- [WHAT YOU HAVE TO DO] Could you reproduce the Worldcon site-selection text word for word, starting at "Committees who had" and ending at "of single-vote entries."?

- [SELECTED EXCERPT]
____

Committees who had announced bids to host the 2013 Worldcon included "Zagreb in 2013", "Texas in 2013" (San Antonio), and a hoax bid for "Minneapolis in 5773". Only "Texas in 2013" qualified to be on the official ballot. As such, Texas' bid to host the Worldcon was formally unopposed and won in balloting among members of Renovation, the 69th World Science Fiction Convention, held in Reno, Nevada, in August 2011. With 760 valid ballots cast, Texas received 694 votes beating out No Preference with 25 and None of the Above with 14. Write-in candidates included Xerpes with 6, Minneapolis with 5, Denton with 5, Boston with 3, and a number of single-vote entries.

=== Future site selection ===

==== 2015 Worldcon ====

Three committees announced bids and qualified to be on the site selection ballot for the 73rd World Science Fiction Convention: "Helsinki in 2015" to be held August 6–10, 2015, "Spokane in 2015" to be held August 19–23, 2015, and "Orlando in 2015" to be held September 2–6, 2015. The first contested Worldcon selection since the 2006 vote for the 2008 Worldcon site saw active campaigning and drew celebrity endorsements.

____

- [PROVIDED MATERIAL]
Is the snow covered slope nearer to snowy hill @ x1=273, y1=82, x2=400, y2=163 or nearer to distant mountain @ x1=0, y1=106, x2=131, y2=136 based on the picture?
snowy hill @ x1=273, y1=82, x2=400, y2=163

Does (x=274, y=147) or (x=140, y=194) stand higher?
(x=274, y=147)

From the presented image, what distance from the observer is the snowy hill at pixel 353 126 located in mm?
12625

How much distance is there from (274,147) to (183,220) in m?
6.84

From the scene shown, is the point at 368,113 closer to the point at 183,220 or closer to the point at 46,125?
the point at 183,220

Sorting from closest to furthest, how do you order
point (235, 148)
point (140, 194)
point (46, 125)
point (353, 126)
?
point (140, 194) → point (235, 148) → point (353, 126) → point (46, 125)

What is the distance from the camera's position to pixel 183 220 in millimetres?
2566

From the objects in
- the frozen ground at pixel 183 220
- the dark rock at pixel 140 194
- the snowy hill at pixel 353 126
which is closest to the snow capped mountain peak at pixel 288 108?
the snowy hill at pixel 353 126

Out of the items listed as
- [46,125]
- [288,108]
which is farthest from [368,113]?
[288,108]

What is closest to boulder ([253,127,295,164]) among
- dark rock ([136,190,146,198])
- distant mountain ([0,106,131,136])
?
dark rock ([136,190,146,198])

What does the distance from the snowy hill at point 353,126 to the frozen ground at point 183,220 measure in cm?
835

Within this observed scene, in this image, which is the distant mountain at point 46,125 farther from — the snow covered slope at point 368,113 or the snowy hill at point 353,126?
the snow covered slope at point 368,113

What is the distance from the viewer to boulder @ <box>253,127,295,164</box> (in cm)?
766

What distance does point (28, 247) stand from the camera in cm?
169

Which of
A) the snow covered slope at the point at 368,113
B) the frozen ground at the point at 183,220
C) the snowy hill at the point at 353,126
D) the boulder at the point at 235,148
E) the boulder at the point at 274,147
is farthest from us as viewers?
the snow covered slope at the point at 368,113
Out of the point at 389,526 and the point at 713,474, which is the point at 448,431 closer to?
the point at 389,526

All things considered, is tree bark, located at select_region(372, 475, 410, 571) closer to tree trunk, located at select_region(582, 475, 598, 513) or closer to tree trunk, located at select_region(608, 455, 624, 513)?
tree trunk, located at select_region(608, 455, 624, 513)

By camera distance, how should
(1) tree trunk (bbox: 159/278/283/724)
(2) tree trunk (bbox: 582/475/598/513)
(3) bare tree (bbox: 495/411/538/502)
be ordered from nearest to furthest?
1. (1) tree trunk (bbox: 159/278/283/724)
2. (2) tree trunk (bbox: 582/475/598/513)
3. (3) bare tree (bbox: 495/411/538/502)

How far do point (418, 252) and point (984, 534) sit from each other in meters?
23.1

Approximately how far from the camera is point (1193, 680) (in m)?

____

- [SOLUTION TO THIS EXERCISE]
Committees who had announced bids to host the 2013 Worldcon included "Zagreb in 2013", "Texas in 2013" (San Antonio), and a hoax bid for "Minneapolis in 5773". Only "Texas in 2013" qualified to be on the official ballot. As such, Texas' bid to host the Worldcon was formally unopposed and won in balloting among members of Renovation, the 69th World Science Fiction Convention, held in Reno, Nevada, in August 2011. With 760 valid ballots cast, Texas received 694 votes beating out No Preference with 25 and None of the Above with 14. Write-in candidates included Xerpes with 6, Minneapolis with 5, Denton with 5, Boston with 3, and a number of single-vote entries.